- What the task requires -
Across all the records, filter for lines with the word "more" and copy them.

Source data:
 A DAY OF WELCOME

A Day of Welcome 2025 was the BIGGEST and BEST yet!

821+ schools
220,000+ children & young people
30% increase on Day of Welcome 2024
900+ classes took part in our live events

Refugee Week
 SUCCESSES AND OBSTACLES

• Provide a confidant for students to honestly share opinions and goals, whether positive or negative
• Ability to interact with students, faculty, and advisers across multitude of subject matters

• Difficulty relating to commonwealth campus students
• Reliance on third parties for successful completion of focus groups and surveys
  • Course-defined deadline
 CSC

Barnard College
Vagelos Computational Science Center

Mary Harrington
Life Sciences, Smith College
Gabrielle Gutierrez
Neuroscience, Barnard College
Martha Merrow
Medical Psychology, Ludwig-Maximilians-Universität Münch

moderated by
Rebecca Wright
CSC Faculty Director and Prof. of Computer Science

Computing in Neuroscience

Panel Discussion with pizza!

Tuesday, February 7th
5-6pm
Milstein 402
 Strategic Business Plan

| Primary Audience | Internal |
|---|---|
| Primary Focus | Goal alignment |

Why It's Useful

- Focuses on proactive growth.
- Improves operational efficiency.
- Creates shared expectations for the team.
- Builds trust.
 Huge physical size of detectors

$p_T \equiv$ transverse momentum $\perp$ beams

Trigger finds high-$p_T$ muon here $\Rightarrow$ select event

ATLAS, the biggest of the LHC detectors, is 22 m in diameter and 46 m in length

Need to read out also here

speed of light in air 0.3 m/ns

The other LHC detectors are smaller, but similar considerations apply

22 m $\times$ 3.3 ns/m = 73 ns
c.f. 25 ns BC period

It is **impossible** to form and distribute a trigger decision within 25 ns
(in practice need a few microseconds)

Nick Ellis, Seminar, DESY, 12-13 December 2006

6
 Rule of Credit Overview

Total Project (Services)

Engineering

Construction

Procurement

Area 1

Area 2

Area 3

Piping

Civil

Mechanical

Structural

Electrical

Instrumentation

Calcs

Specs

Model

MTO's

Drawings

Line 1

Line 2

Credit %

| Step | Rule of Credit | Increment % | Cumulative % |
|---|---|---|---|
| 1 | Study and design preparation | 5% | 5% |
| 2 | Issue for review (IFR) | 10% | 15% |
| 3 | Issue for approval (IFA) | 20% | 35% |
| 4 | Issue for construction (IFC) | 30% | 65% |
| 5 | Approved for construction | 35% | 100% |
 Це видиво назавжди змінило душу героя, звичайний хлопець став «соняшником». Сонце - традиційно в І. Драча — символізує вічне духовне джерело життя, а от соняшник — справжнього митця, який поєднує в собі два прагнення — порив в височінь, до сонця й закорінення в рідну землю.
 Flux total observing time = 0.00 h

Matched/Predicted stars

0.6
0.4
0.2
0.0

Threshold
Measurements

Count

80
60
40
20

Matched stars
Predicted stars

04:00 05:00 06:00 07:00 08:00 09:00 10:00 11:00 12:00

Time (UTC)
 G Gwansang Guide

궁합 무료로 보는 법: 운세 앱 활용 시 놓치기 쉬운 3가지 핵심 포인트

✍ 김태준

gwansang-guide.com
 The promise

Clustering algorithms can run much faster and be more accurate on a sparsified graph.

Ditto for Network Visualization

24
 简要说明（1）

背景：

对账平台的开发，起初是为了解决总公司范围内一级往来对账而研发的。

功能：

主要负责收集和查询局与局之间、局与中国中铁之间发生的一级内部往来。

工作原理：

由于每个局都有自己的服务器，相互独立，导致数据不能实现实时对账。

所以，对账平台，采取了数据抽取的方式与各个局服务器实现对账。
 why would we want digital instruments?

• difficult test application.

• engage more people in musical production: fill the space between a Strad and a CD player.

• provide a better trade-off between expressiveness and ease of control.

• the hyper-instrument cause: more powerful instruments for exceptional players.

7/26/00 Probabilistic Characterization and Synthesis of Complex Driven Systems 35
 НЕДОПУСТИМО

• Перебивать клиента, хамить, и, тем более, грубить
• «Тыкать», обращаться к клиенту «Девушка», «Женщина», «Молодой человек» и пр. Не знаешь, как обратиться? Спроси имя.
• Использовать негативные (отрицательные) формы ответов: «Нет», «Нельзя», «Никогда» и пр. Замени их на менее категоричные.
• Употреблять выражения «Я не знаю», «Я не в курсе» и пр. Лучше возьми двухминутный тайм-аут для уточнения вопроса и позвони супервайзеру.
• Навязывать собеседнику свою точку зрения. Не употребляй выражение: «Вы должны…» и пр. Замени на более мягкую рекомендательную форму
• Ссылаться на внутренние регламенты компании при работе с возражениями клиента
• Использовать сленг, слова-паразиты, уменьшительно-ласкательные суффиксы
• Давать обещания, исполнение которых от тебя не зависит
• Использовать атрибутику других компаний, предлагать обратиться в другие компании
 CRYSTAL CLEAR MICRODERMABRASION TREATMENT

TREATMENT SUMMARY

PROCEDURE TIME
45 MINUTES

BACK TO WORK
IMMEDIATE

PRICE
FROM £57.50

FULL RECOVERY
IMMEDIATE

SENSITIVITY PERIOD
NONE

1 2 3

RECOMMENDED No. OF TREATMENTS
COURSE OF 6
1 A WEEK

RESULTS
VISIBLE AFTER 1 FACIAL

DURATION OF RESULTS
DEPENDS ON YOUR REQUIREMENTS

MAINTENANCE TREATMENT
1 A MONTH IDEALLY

- Response -
Clustering algorithms can run much faster and be more accurate on a sparsified graph.
• engage more people in musical production: fill the space between a Strad and a CD player.
• the hyper-instrument cause: more powerful instruments for exceptional players.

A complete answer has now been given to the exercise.